Along with the three activists’ talks, I was also struck by the strong language of the ambassadors and other officials. Secretary General Ban, for instance, was unequivocal in his support for LGBT rights and his recognition of the current global political situation:

Today, many nations have modern constitutions that guarantee essential rights and liberties. And yet, homosexuality is considered a crime in more than 70 countries. This is not right. Yes, we recognize that social attitudes run deep. Yes, social change often comes only with time.Yet let there be no confusion: Where there is tension between cultural attitudes and universal human rights, rights must carry the day. Personal disapproval–even society’s disapproval–is no excuse to arrest, detain, imprison, harass or torture anyone–ever.

U.S. Ambassador Rice enumerated the steps we’ve taken in this country on LGBT rights since President Obama took office, and even though I’ve often frustrated by the slow pace of his administration, it was an admittedly long list. And to her credit, she acknowledged that plenty of work remains on that front. “The story of my country is, in part, a story of the expanding boundaries of rights and dignity—of the way that discrimination and prejudice have been countered by acceptance and equality,” she said.

“As we can never forget, change comes from human agency. It comes from people—like the human rights defenders with us here today—people who refuse to give up and who refuse to move to the back of the bus. It comes from the leaders, the activists, and the ordinary men and women who believe that all human beings have equal worth, equal dignity, equal consequence—and equal rights,” she added.

Rice also announced the U.S. would push for a standalone resolution to add back in a reference to sexual orientation that was removed in November from a committee’s resolution against extrajudicial, summary and arbitrary executions. An astonishing 79 countries voted last month to remove the reference, including well-known LGBT oppressors like Egypt and Uganda and more surprising countries like South Africa, where same-sex marriage is legal even though the LGBT community still faces a great deal of resistance.
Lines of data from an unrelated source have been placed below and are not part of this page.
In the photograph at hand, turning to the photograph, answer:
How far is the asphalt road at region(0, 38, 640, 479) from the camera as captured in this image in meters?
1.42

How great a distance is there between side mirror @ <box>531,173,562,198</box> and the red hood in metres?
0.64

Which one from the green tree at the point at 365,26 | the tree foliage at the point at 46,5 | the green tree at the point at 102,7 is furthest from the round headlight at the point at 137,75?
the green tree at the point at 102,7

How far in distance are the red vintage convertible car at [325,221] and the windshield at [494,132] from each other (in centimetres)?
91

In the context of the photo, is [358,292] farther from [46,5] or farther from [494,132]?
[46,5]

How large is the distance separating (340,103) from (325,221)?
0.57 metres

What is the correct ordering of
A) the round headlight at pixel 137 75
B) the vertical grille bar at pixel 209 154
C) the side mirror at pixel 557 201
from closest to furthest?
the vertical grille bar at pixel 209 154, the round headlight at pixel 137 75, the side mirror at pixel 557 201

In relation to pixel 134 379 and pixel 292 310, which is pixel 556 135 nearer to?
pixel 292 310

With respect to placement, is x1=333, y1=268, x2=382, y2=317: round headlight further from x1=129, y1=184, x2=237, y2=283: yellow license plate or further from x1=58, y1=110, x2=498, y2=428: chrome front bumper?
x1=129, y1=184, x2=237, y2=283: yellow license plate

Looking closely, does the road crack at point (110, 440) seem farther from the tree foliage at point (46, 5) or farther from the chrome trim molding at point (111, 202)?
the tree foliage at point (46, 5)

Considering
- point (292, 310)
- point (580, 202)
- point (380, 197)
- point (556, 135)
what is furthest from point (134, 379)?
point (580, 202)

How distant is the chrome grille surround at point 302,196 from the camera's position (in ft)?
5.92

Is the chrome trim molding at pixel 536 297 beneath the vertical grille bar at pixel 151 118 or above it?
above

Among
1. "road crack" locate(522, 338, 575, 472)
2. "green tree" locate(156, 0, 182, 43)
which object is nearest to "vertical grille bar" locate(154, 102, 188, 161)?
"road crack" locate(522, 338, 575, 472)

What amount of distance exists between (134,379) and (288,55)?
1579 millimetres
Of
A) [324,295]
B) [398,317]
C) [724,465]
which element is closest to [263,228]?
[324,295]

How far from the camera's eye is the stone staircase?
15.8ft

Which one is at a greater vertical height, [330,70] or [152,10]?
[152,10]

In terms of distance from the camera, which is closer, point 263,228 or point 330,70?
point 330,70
Discussion of that resolution and its associated amendments made up a decent portion of the speeches that day, and it wasn’t lost on me that it’s all a matter of semantics. Even if the U.S. and other countries do manage to add the reference back in, the resolution, like this event, will be purely symbolic. But it’s far too easy to overlook the power of symbolic gestures; let’s not forget how much it stings to have your relationship considered equivalent to a straight couple’s but still labeled differently. Words matter.

Let me end with another statement from SG Ban, one that made it into my notebook because it struck such a chord with me:

Human Rights Day commemorates the Universal Declaration of Human Rights. It is not called the partial declaration of human rights. It is not the sometimes declaration of human rights. It is the Universal Declaration, guaranteeing all human beings their basic human rights… without exception.